━━━ TEXTO DE LECTURA

Hace semanas que vengo intentando escribir este posteo, buscando que sea honesto, claro y medianamente breve. Esto último no creo haberlo logrado.Esta reflexión trata sobre la victimización que MEO ha construido en torno a su retorno a Chile del exilio en Francia y, concretamente, sobre su paso por el colegio Alianza Francesa. Fui contemporáneo suyo en ese colegio (lo he vuelto a cruzar en otras etapas de su vida) y los recuerdos que tengo de él, de esa época y de esa institución desmienten sus aseveraciones. Con esta misma certeza, hace algunos días, una ex alumna lo encaró en televisión, en el programa “las cuatro caras de la moneda”. No tuve oportunidad de ver ese programa ni he podido encontrarlo en internet pero intuyo que existe alguna sintonía entre mi análisis y el suyo.

━━━━━━
━━━ CONJUNTO DE LÍNEAS

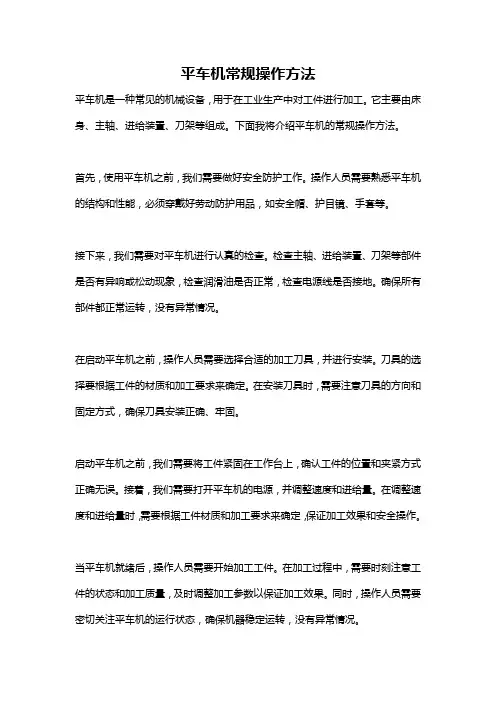 平车机常规操作方法

平车机是一种常见的机械设备，用于在工业生产中对工件进行加工。它主要由床身、主轴、进给装置、刀架等组成。下面我将介绍平车机的常规操作方法。

首先，使用平车机之前，我们需要做好安全防护工作。操作人员需要熟悉平车机的结构和性能，必须穿戴好劳动防护用品，如安全帽、护目镜、手套等。

接下来，我们需要对平车机进行认真的检查。检查主轴、进给装置、刀架等部件是否有异响或松动现象，检查润滑油是否正常，检查电源线是否接地。确保所有部件都正常运转，没有异常情况。

在启动平车机之前，操作人员需要选择合适的加工刀具，并进行安装。刀具的选择要根据工件的材质和加工要求来确定。在安装刀具时，需要注意刀具的方向和固定方式，确保刀具安装正确、牢固。

启动平车机之前，我们需要将工件紧固在工作台上，确认工件的位置和夹紧方式正确无误。接着，我们需要打开平车机的电源，并调整速度和进给量。在调整速度和进给量时，需要根据工件材质和加工要求来确定，保证加工效果和安全操作。

当平车机就绪后，操作人员需要开始加工工件。在加工过程中，需要时刻注意工件的状态和加工质量，及时调整加工参数以保证加工效果。同时，操作人员需要密切关注平车机的运行状态，确保机器稳定运转，没有异常情况。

━━━━━━

→ TAREAS POR HACER
A – Según el posteo sobre MEO, ¿en qué programa de televisión lo encaró una ex alumna?
B – Reproduce del posteo sobre MEO todo lo que va desde "Hace semanas que" hasta "análisis y el suyo.".
C – ¿Concuerdan con el posteo sobre MEO estas afirmaciones? Responde sí o no a cada una y cita las palabras del posteo que lo deciden.
(i) El autor coincidió con MEO como contemporáneo en el colegio Alianza Francesa.
(ii) El autor vio el programa en que una ex alumna encaró a MEO.
(iii) El autor cree haber logrado que el posteo fuera breve.
Estas líneas proceden de una fuente distinta.

→ RESPUESTAS DEL EJERCICIO
A – En el programa “las cuatro caras de la moneda”.

B –
Hace semanas que vengo intentando escribir este posteo, buscando que sea honesto, claro y medianamente breve. Esto último no creo haberlo logrado.Esta reflexión trata sobre la victimización que MEO ha construido en torno a su retorno a Chile del exilio en Francia y, concretamente, sobre su paso por el colegio Alianza Francesa. Fui contemporáneo suyo en ese colegio (lo he vuelto a cruzar en otras etapas de su vida) y los recuerdos que tengo de él, de esa época y de esa institución desmienten sus aseveraciones. Con esta misma certeza, hace algunos días, una ex alumna lo encaró en televisión, en el programa “las cuatro caras de la moneda”. No tuve oportunidad de ver ese programa ni he podido encontrarlo en internet pero intuyo que existe alguna sintonía entre mi análisis y el suyo.

C –
(i) Sí: “Fui contemporáneo suyo en ese colegio”.
(ii) No: “No tuve oportunidad de ver ese programa”.
(iii) No: “Esto último no creo haberlo logrado.”